Prices set by the market allow this amazing phenomenon to happen.  It stimulates the creative juices.  It makes competitors think.  And innovate.  Providing incentive.  To improve on an existing idea.  Or replace an existing idea with a better idea.  All the while being guided by market prices.  Which tell them the current value a buyer places on a product or service.  And the final cost they have to remain below to bring their innovation to market.  If they do both they will gain market share.  By giving customers better value at a lower price.  And they will make themselves rich in the process.  The proverbial win-win of the free market.  The hallmark of capitalism.  Incentive and competition.

With Crony Capitalism Government Increases the Cost of Competition, Squelching any Incentive to Innovate

Free market prices are essential for free market capitalism.  If the market is not free to determine prices this amazing phenomenon will not occur.  Consumers will not get more value for less.  And business people and entrepreneurs will not take chances and create more value for less.  Because if there are outside forces influencing prices these forces also create uncertainty.  They throw unknowns into business calculations.  Things businesses have no power over.  Which makes them cautious.  And less prone to risk-taking.

We can see examples of this every time there is unrest in the Middle East.  Which tends to threaten the oil supply.  Everything in a modern economy uses energy.  Nothing comes to market without energy.  So anything that affects energy prices affects all prices.  Another example is government’s regulatory cost.  Such as Obamacare.  Which has caused great uncertainty.  And a lot of unknowns.  For entrepreneurs.  And business owners.  Who don’t know the ultimate regulatory compliance cost.  Freezing hiring.  And business expansion.  Extending the Great Recession.  Causing the economy to spit and sputter along.  Like an engine that just won’t restart.

Typically when government over regulates it’s to reward their friends and cronies.  Hence the term crony capitalism.  Which isn’t even capitalism.  Crony capitalism is about getting rich by who you know in government.  Not by creating more value for less.  The government fixes the game by keeping prices high for their cronies.  By enacting regulations that increase the cost of competition.  Squelching any incentive to innovate.  Leaving consumers stuck paying more for less value.

When Government Interfered with Market Prices they gave us the Great Depression and the Great Recession

Free market prices assign value.  Allocate scarce resources that have alternative uses.  Provide incentive to innovate.  Encourage competition.  Incentive and competition.  The hallmark of capitalism.  Which ultimately provides consumers with more value at lower prices.  And it does all of this automatically.  As long as government doesn’t interfere with this automatic pricing mechanism.
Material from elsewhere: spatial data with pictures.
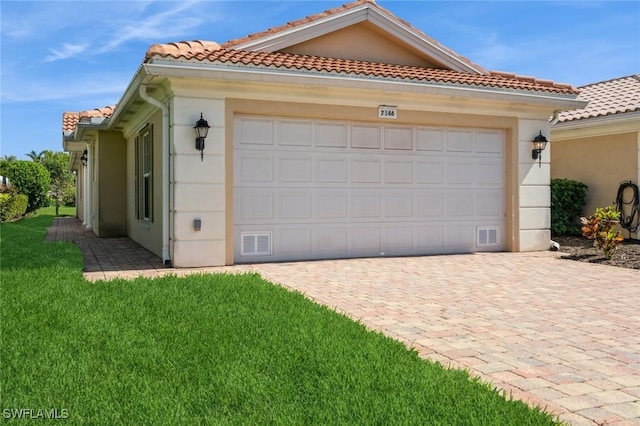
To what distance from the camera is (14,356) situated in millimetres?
3684

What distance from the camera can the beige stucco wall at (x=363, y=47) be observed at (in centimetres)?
1067

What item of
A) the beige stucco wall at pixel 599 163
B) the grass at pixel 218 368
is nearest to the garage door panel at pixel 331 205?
the grass at pixel 218 368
But government often does.  They interfere with this automatic pricing mechanism to reward friends and cronies far too often.  When they do the economy suffers.  And often goes into recession.  And when they really interfere, they cause Great Depressions.  And Great Recessions.

Government regulatory policy turned an ordinary recession into the Great Depression.  One of their greatest anti-business regulations being the Smoot–Hawley Tariff Act.  Which launched an all out trade war.  Killing the economy.  And government regulatory policy in the mortgage industry caused the Great Recession.    First by creating a housing bubble by forcing lenders to qualify the unqualified.  And then enabling this bad policy on a grand scale by having Fannie Mae and Freddie Mac buy the resulting bad subprime mortgages.  Which removed all risk from the lenders so they kept on approving bad subprime mortgages.

Say what you will about the Great Depression and the Great Recession.  But what you can’t say is that they were market failures.  Because they weren’t.  Both were government-made.  Because it was government that interfered with market prices.  Not the free market.  And the consumers paid the price for their crony capitalism.